## Task directions
Could you repeat every entry below, replacing "curly dark hair" with "short dark hair" and leaving everything else unchanged? Omit the pictures from your answer.

## Data shown
/---
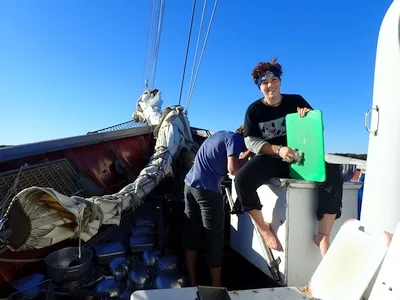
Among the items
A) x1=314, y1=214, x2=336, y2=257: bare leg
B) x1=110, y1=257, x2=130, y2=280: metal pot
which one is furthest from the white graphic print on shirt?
x1=110, y1=257, x2=130, y2=280: metal pot

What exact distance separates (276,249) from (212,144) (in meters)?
1.05

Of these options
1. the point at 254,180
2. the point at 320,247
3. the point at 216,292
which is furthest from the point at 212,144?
the point at 216,292

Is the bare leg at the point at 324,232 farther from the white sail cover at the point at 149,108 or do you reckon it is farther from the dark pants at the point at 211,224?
the white sail cover at the point at 149,108

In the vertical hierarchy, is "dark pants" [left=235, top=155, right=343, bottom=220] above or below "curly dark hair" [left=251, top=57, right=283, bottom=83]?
below

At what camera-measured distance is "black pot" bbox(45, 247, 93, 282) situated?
222 cm

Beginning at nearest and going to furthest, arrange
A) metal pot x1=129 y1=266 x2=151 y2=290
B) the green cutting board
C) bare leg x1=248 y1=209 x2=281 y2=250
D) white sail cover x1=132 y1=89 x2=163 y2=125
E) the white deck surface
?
the white deck surface
the green cutting board
bare leg x1=248 y1=209 x2=281 y2=250
metal pot x1=129 y1=266 x2=151 y2=290
white sail cover x1=132 y1=89 x2=163 y2=125

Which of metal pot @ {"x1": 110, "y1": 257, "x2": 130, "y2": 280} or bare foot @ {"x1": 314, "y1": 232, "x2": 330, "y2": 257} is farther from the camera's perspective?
metal pot @ {"x1": 110, "y1": 257, "x2": 130, "y2": 280}

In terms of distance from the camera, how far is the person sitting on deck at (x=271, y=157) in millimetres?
2154

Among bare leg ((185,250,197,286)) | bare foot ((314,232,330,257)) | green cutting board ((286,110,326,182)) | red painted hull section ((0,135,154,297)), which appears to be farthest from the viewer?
bare leg ((185,250,197,286))

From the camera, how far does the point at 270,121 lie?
2.58 m

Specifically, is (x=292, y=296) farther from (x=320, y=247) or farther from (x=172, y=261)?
(x=172, y=261)

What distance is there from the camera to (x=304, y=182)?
2135mm

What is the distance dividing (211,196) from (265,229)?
0.62 m

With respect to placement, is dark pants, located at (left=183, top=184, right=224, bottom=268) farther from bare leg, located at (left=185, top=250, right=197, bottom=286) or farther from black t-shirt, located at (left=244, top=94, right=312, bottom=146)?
black t-shirt, located at (left=244, top=94, right=312, bottom=146)
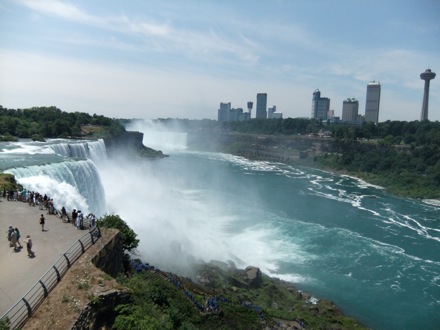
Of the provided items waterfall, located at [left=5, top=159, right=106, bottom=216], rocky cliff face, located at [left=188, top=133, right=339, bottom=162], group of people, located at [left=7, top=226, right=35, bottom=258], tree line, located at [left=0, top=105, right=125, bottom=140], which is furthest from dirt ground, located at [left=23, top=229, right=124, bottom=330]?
rocky cliff face, located at [left=188, top=133, right=339, bottom=162]

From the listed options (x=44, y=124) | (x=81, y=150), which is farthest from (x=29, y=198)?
(x=44, y=124)

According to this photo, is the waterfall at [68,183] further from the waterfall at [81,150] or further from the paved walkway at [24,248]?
Answer: the waterfall at [81,150]

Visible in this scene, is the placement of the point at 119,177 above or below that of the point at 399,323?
above

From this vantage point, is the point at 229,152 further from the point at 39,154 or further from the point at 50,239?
the point at 50,239

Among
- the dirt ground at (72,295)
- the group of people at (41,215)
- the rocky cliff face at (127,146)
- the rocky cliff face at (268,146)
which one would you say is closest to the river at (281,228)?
the group of people at (41,215)

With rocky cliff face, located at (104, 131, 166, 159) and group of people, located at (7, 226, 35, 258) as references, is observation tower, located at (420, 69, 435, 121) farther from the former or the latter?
group of people, located at (7, 226, 35, 258)

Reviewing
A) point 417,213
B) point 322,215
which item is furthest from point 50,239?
point 417,213
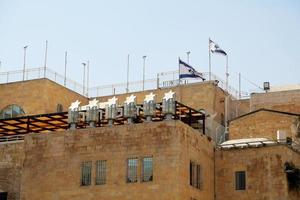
\---
## Task solution
Among the items
A) x1=314, y1=214, x2=336, y2=257: bare leg
B) x1=110, y1=257, x2=130, y2=280: metal pot
which one is furthest from the white graphic print on shirt?
x1=110, y1=257, x2=130, y2=280: metal pot

What exact distance separates (276,249) from (212,144) (in meters)?
1.05

Of these options
1. the point at 254,180
2. the point at 320,247
3. the point at 216,292
which is furthest from the point at 212,144?
the point at 216,292

Is the bare leg at the point at 324,232 farther from the white sail cover at the point at 149,108 or do you reckon it is farther from the dark pants at the point at 211,224?
the white sail cover at the point at 149,108

In the vertical hierarchy, is "dark pants" [left=235, top=155, right=343, bottom=220] above or below "short dark hair" [left=251, top=57, right=283, bottom=83]?
below

At what camera-measured distance is "black pot" bbox(45, 247, 93, 282) situated?
222 cm

Beginning at nearest and going to furthest, arrange
A) metal pot x1=129 y1=266 x2=151 y2=290
B) the green cutting board
C) bare leg x1=248 y1=209 x2=281 y2=250
D) white sail cover x1=132 y1=89 x2=163 y2=125
E) the white deck surface
?
the white deck surface
the green cutting board
bare leg x1=248 y1=209 x2=281 y2=250
metal pot x1=129 y1=266 x2=151 y2=290
white sail cover x1=132 y1=89 x2=163 y2=125

Which of metal pot @ {"x1": 110, "y1": 257, "x2": 130, "y2": 280} or bare foot @ {"x1": 314, "y1": 232, "x2": 330, "y2": 257} is farther from the camera's perspective?
metal pot @ {"x1": 110, "y1": 257, "x2": 130, "y2": 280}

In terms of distance from the camera, how far is the person sitting on deck at (x=271, y=157) in millimetres?
2154

Among bare leg ((185,250,197,286)) | bare foot ((314,232,330,257)) | green cutting board ((286,110,326,182)) | red painted hull section ((0,135,154,297)), which appears to be farthest from the viewer?
bare leg ((185,250,197,286))

From the camera, how far does the point at 270,121 lie?
2.58 m

Specifically, is (x=292, y=296) farther from (x=320, y=247) or farther from (x=172, y=261)?
(x=172, y=261)

What distance is there from the camera to (x=304, y=182)?
2135mm

What is the distance dividing (211,196) from (265,229)?
0.62 m

With respect to placement, is dark pants, located at (left=183, top=184, right=224, bottom=268) farther from bare leg, located at (left=185, top=250, right=197, bottom=286) or farther from black t-shirt, located at (left=244, top=94, right=312, bottom=146)?
black t-shirt, located at (left=244, top=94, right=312, bottom=146)
Of the provided items waterfall, located at [left=5, top=159, right=106, bottom=216], rocky cliff face, located at [left=188, top=133, right=339, bottom=162], group of people, located at [left=7, top=226, right=35, bottom=258], tree line, located at [left=0, top=105, right=125, bottom=140], which is furthest from dirt ground, located at [left=23, top=229, right=124, bottom=330]?
rocky cliff face, located at [left=188, top=133, right=339, bottom=162]

From the listed options (x=44, y=124) | (x=81, y=150), which is farthest from (x=29, y=198)?
(x=44, y=124)

According to this photo, is the waterfall at [68,183] further from the waterfall at [81,150] or further from the paved walkway at [24,248]?
Answer: the waterfall at [81,150]

Visible in this scene, is the placement of the point at 119,177 above or below that of the point at 399,323?
above

From this vantage point, is the point at 229,152 further from the point at 39,154 or further from the point at 50,239?
the point at 50,239

Among
- the dirt ground at (72,295)
- the group of people at (41,215)
- the rocky cliff face at (127,146)
- the rocky cliff face at (268,146)
which one would you say is closest to the river at (281,228)?
the group of people at (41,215)

With rocky cliff face, located at (104, 131, 166, 159) and group of people, located at (7, 226, 35, 258) as references, is observation tower, located at (420, 69, 435, 121) farther from the former or the latter?
group of people, located at (7, 226, 35, 258)

Reviewing
A) point 417,213
B) point 322,215
which item is furthest from point 50,239?
point 417,213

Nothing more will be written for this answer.